The calculations Lagrange derived that bear his name are for a two body system - and as your own results indicate, Mercury and the Sun cannot be considered a two body system because of other nearby massive objects - Venus and the Earth. Hence, Lagrange's calculations aren't applicable, and as a result of that, L1 - L5 basically don't exist with respect to Mercury.

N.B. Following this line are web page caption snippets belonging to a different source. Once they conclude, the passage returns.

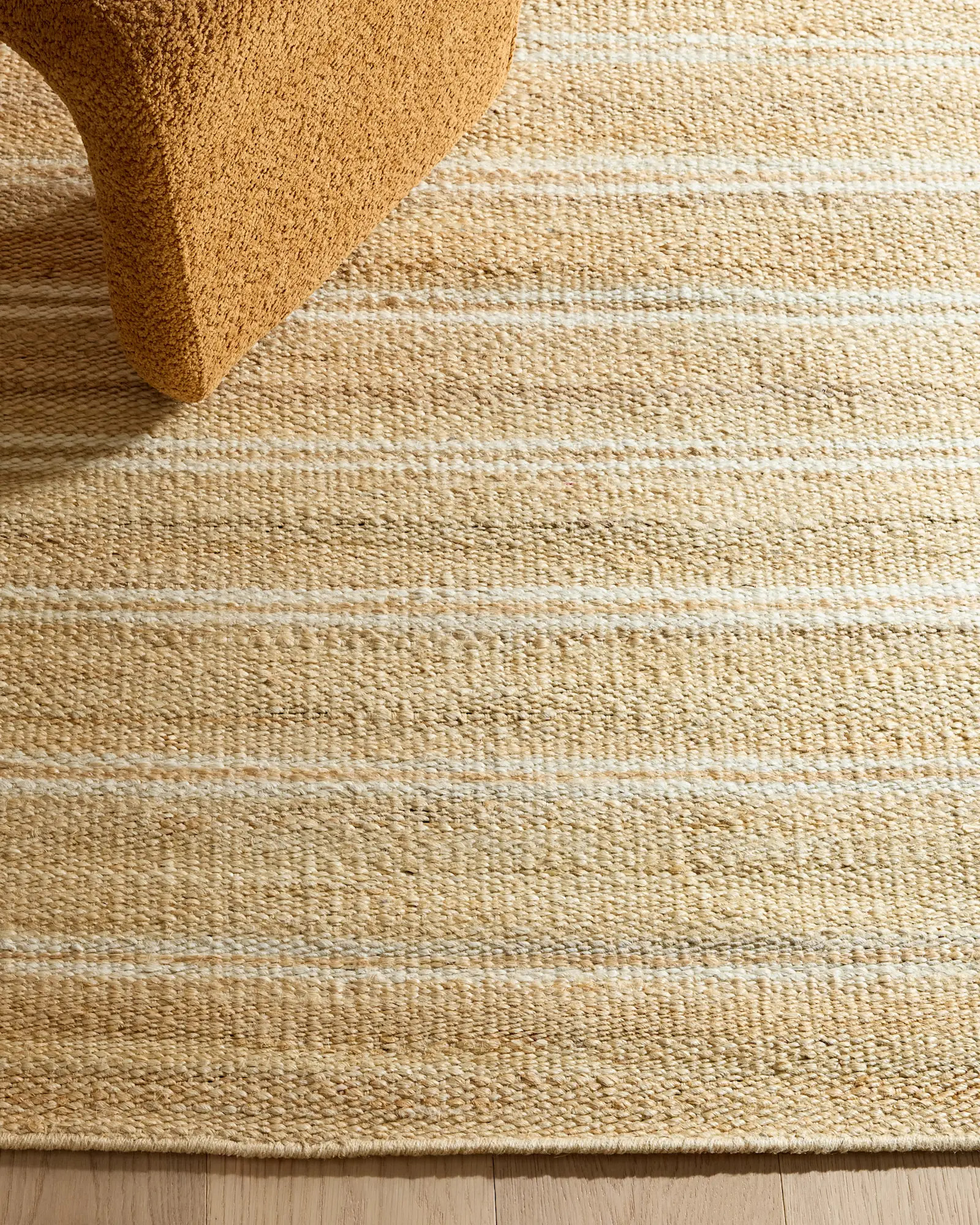 Rain Handwoven Jute Rug | Quince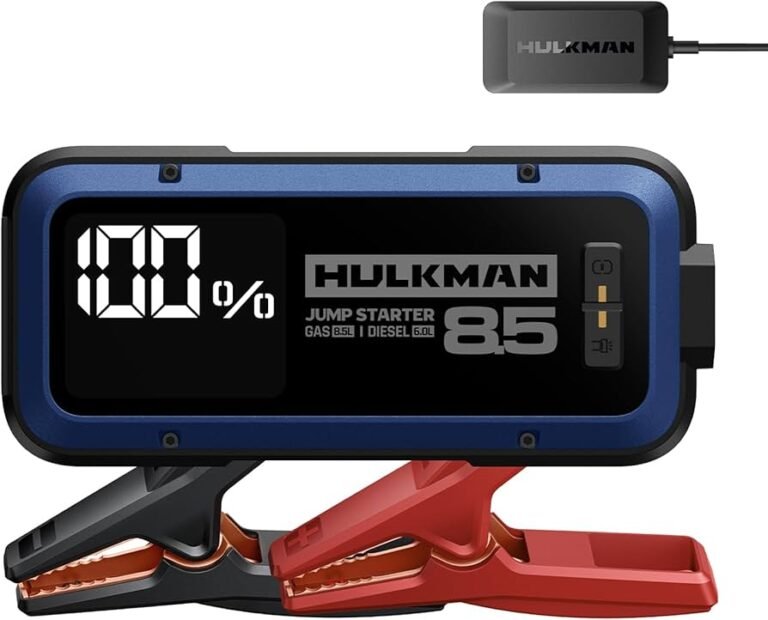 Hulkman Alpha85 Vs NOCO GB70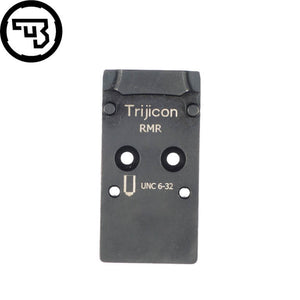 CZ P-10 placas adaptadoras Optics Ready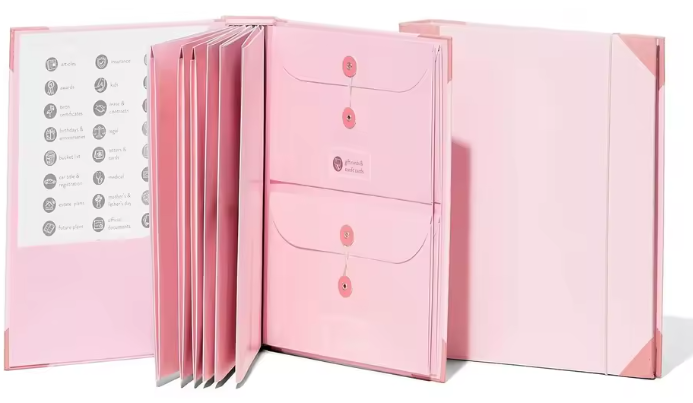 Docunelle™ - Premium Document Organizer Binder
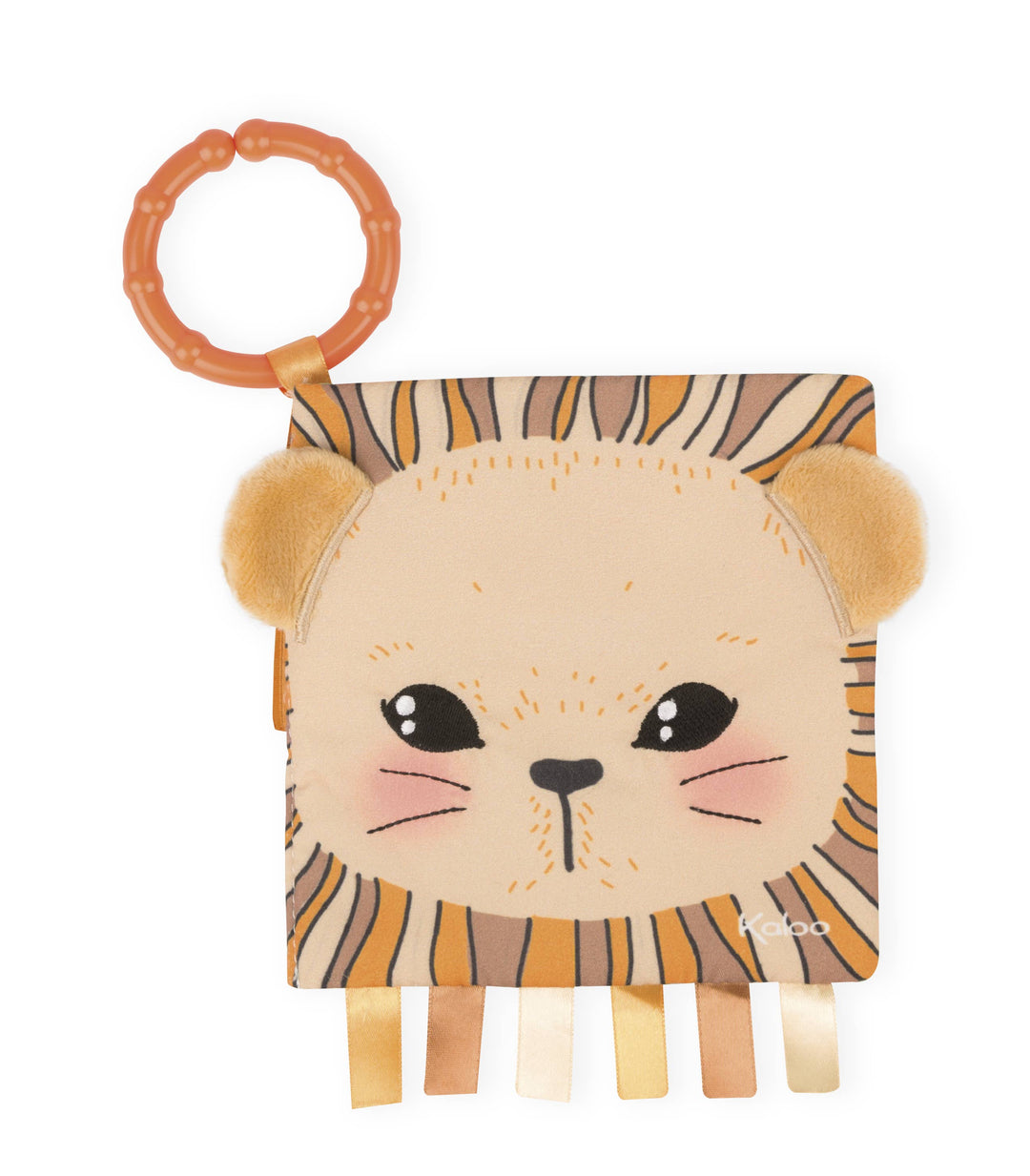 Lion Baby Book by Janod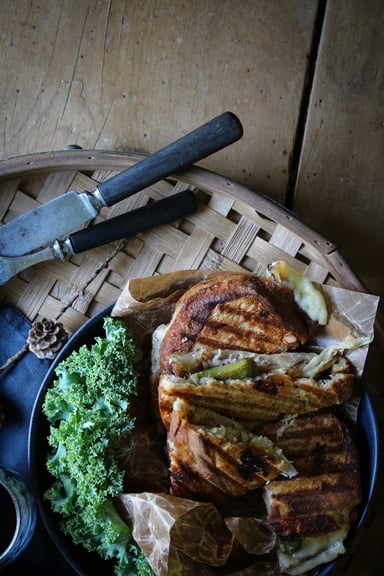 Julskinka tunna skivor - toast-5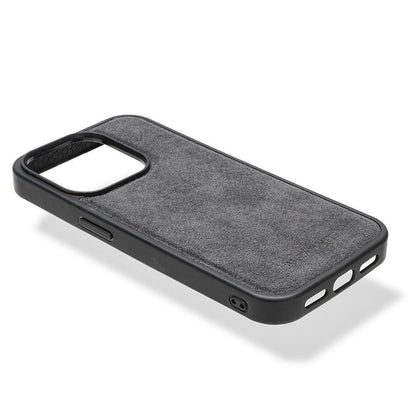 iPhone 15 Pro Max - Alcantara Back Cover - Space Grey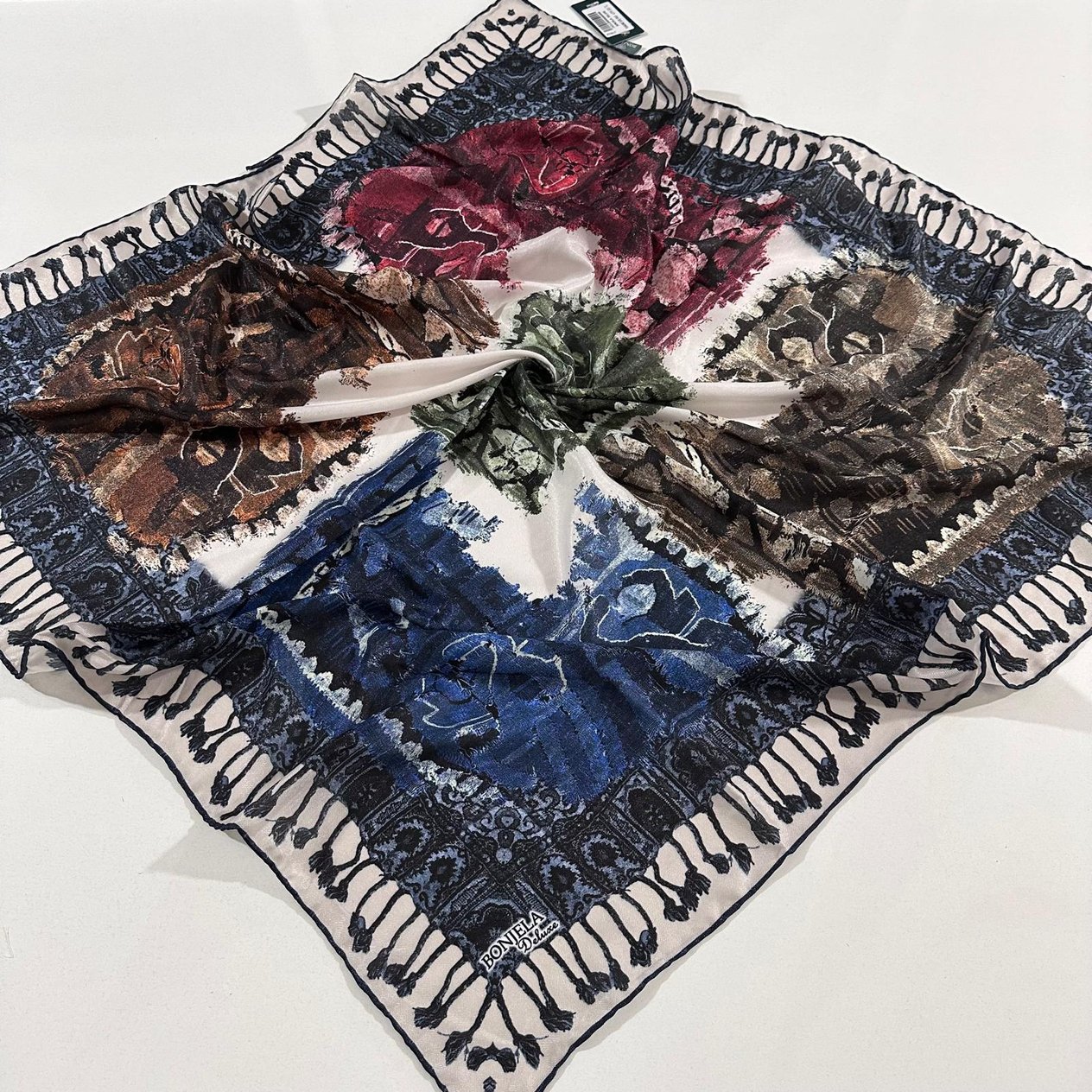 Bonjela Delüx Soft Eşarp LDP0202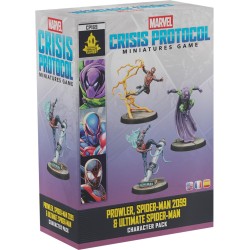 Marvel-Prowler-Spiderman-2099-Ult-Spider-Man-x3-Figurines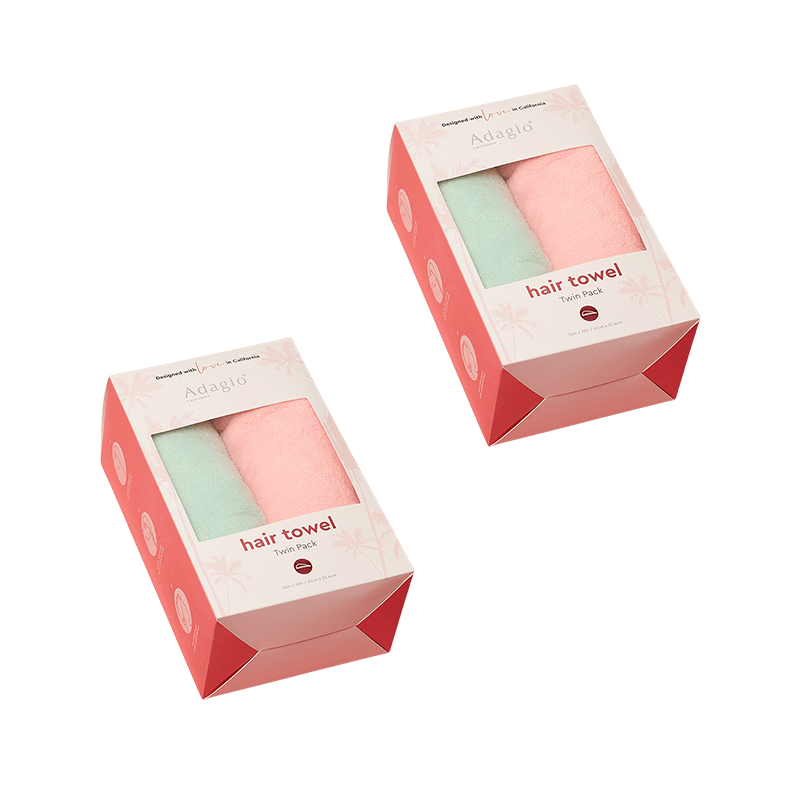 Adagio California -Hair Wrap (2 Pack) (Add-On)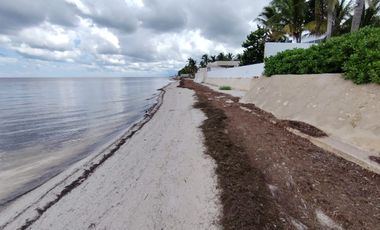 Casa en Venta Frente al Mar en Santa Clara, Yucatán
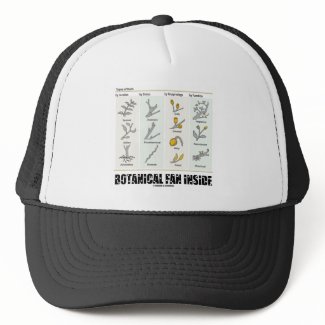 Botanical Fan Inside (Types Of Buds) hat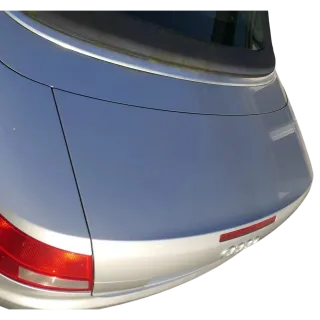 Audi A4 8H 8E Cabrio Heckklappe hinten Klappe silber LY7W Kofferraumklappe - Bild 5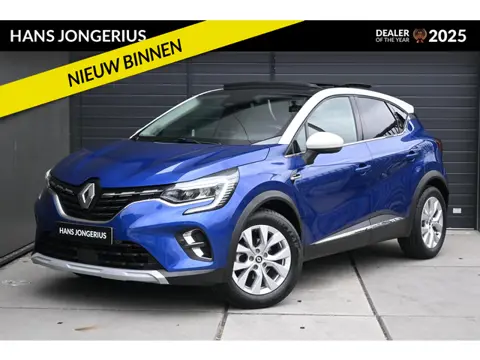 Renault Captur TCe 100 Bi-Fuel Intens | TREKHAAK | SCHUIF/KANTELDAK | 360 CAMERA | BOSE | CRUISE CON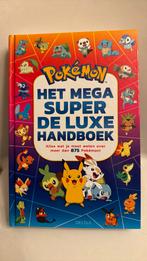 Pokémon Het mega super de luxe handboek, Boeken, Nieuw, Ophalen of Verzenden, Fictie algemeen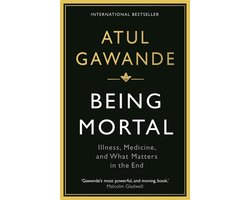 Omslag van Being Mortal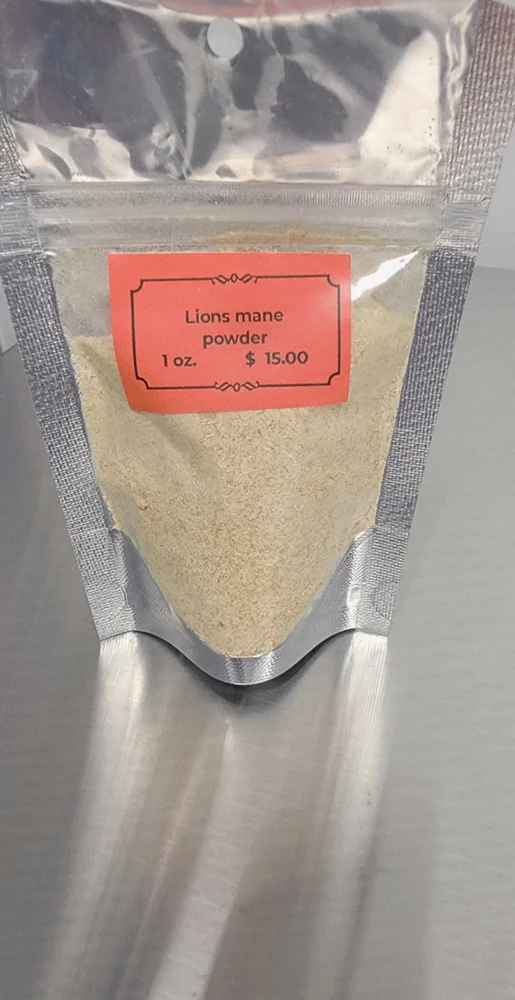 Lion’s Mane powder — 1 oz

• I'm not sure that of the Earth-Moon libration points, L4 and L5 are the most widely known, considering there have been two actual missions to them and both were to EML2. I think you mean more widely known to readers of science fiction? – uhoh Jul 27 '17 at 15:34
• I mean most widely known to the general population - O'Neill's work did a lot to popularize L5, I suspect most people don't know about L4, come to think of it, I will tweak my answer. The advantage of L4 and L5 is they are gravitationally stable - something put there will fall back toward the libration point, but things at L1-L3 need active maintenance to deal with perturbations. – FKEinternet Jul 27 '17 at 15:54
• Thanks again for your answer. Since I'm an obsessive stickler for sourced answers and one has just been posted, I should accept it instead. – uhoh Feb 23 at 1:59
• Fair enough, I didn't publish my results, which would make it rather hard to cite them. :) – FKEinternet Feb 24 at 3:40

Reference 1, citing Reference 2, reports that hypothetical trojan-type asteroids are invariably unstable at the proposed Mercury L4 and L5 points, whereas stable Lagrange-point librations at least over millions of years are available at the L4/L5 points of both Venus and Earth(+Moon). The predictions were made in the 1990s. The discovery of Earth and Venus trojans, but not (as yet) any Mercury trojans, appears to corroborate the predictions.

If true, it means Mercury's L4 and L5 points are not of any real celestial significance as they would not be able to trap liberating asteroids.

References

1. R. Dvorak and J. Henrad, The Dynamical Behavior of our Planetary System: Proceedings of the Fourth International Alexander von Humboldt Colloquium on Celestial Mechanics, 17-23 March 1996 (Springer Science & Business Media, 1997), p. 160.

2. S. Mikkola and K. Innanen, "A numerical exploration of the evolution of Trojan-type asteroidal orbits". Astron. J., 104 (1992), 1641–1649.